Case ID: or_1/html/0236-01.html
Source: Caselaw Access Project
Author: {"author": "Olney, J. Deady, J.,", "license": "Public Domain", "url": "https://static.case.law/"}
Date Created: 2024-08-24T03:29:51.129683

Stephen Coffin, Plaintiff in Error, v. Hanner, Jennings & Co., Defendants in Error.
    
      Error to Clackamas.
    
    Upon motion for affirmance of judgment below, with an allowance of ten per cent, damages, as provided by statute, when it is uncertain whether the writ of error was taken in good faith or not, damages were not allowed.
    
      A. E. Wait, for defendants in error.
   Olney, J.

The plaintiff fails to prosecute his writ of error, and it is suggested that his attorney is detained away from this court by sickness. The Chief-Justice who tried this cause, reports that the claim was a very old one; and the evidence was such as to leave it doubtful whether the verdict is or is not in accordance with truth. It being uncertain whether the writ of error was not taken in good faith, the Chief-Justice hesitates, in a case of uncertain merits, to impose a discretionary penalty, and I am willing to defer to his opinion.

Judgment affirmed without penalty.

Deady, J.,

dissents as follows: Judgment affirmed without argument. On motion of defendants’ counsel, the court refuses to assess ten per cent, damages. Prom this judgment I dissent; because, it is manifest that the cause was brought to this court for delay; the plaintiff in error having only availed himself of the forms of law to bring this cause into this court, and thereby retain the amount of the judgment in his own hands, instead of paying the same to the defendants, according to the determination of the said judgment.

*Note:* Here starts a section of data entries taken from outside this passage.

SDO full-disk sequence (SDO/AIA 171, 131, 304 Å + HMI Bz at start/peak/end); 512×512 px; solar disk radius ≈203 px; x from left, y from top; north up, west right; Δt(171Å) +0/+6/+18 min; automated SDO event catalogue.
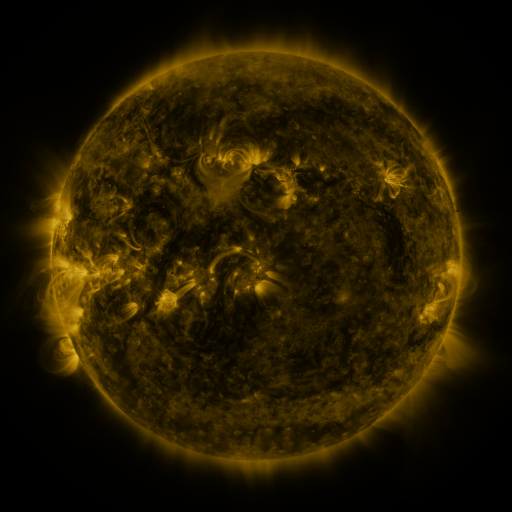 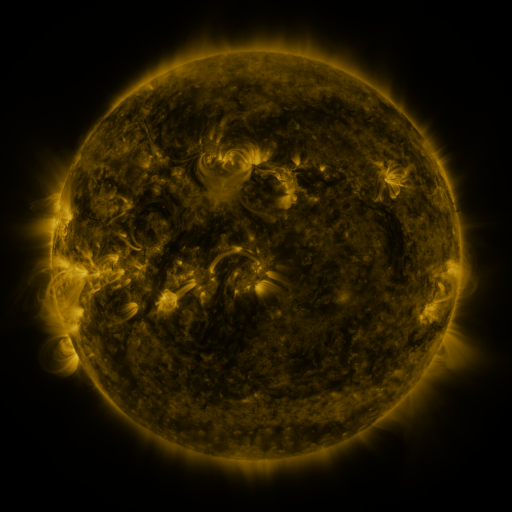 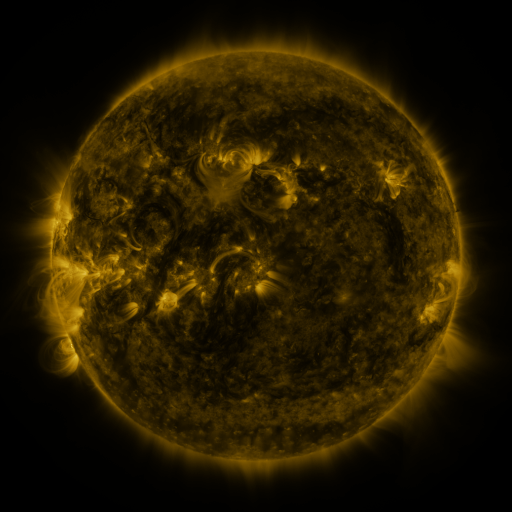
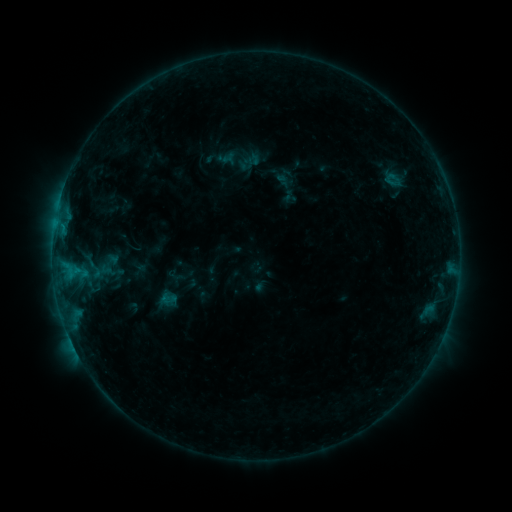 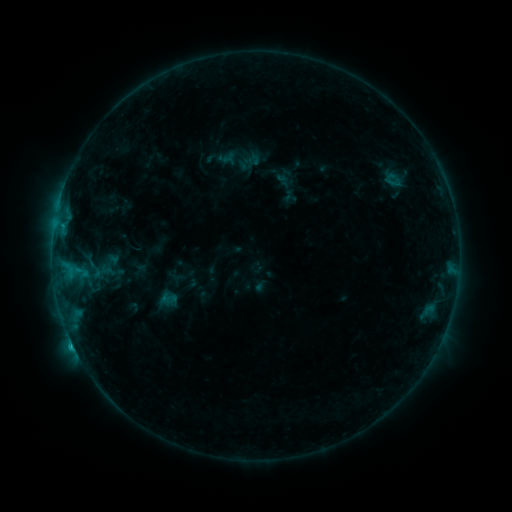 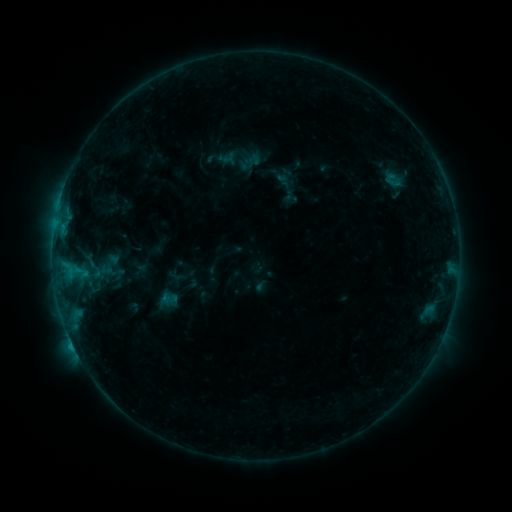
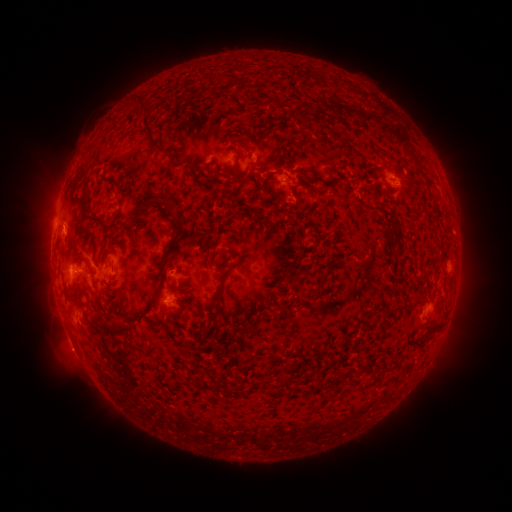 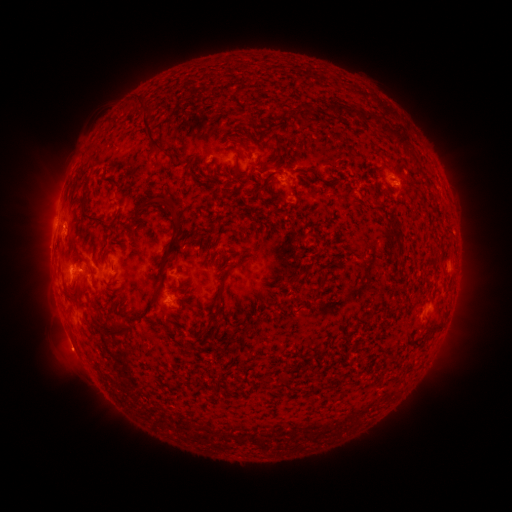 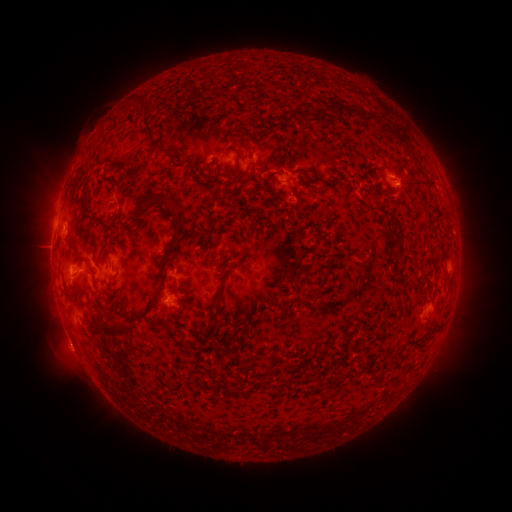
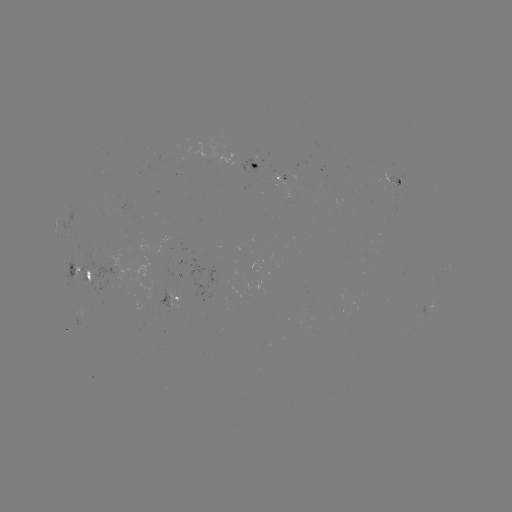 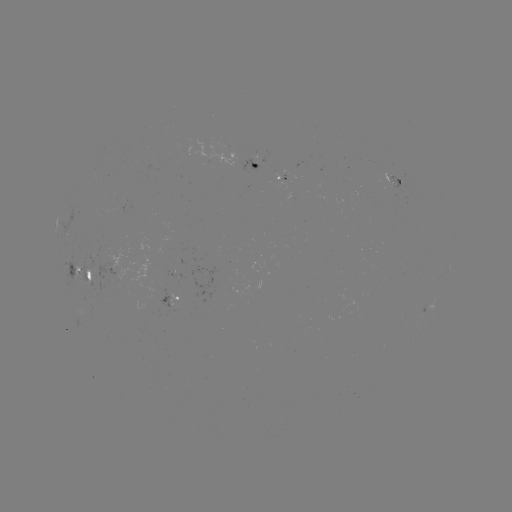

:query C1.1 flare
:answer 63,227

The plaintiff, having chosen to retain the money, as he might do under the law, it is the duty of the court to give the defendants that compensation which the statute has intended they should receive in such cases.

Nor do I think the court is at liberty to consider the merits of the judgment, or the hardship, real or fancied, which it may impose on the plaintiff. Such questions are, of course, merged in the judgment itself.